Like other nervous tissue of the body, the retina generates electrical currents. The electroretinogram (ERG) is a measurement of electrical function that helps determine how well the rods and cones of the retina are functioning. ERG testing is sometimes needed to help determine whether or not animals with cataracts have operable eyes. If the lens is white and opaque and the health of the retina is unknown, then cataract surgery carries a higher risk for failure. It is important to know if the retina is healthy prior to performing cataract surgery, and ERG testing assists in determining retinal health.
Other indications for ERG testing are to diagnose and differentiate blindness caused by retinal disease, such as Sudden Acquired Retinal Degeneration syndrome (SARDs), from brain or optic nerve-induced blindness.
Electroretinography is a painless procedure that is performed under sedation or brief general anesthesia.

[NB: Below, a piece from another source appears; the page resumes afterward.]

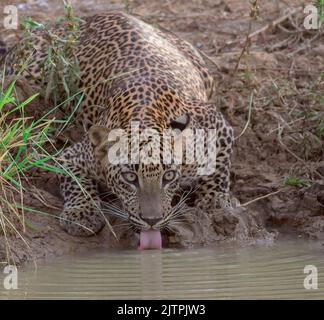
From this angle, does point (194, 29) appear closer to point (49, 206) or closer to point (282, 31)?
point (282, 31)

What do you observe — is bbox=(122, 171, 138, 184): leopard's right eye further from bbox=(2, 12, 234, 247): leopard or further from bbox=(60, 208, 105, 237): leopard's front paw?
bbox=(60, 208, 105, 237): leopard's front paw

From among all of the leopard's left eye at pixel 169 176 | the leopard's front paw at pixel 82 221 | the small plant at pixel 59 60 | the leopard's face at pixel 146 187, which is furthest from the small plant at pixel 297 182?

In a darkened room, special electrodes are attached to the skin, and a special contact lens is placed on the eyes. Bright strobe lights are flashed into the eyes, and a waveform response then shows up on a computer screen. The height of the waveform is measured, and this value correlates to how well the retina is functioning.
Animal Eye Care performs electroretinography using a sophisticated electrodiagnositic unit and computer software. If ERG testing is recommended for your pet, we will discuss the procedure and schedule ERG testing as an outpatient procedure (admit the patient to our hospital in the morning, and discharge the patient in the afternoon).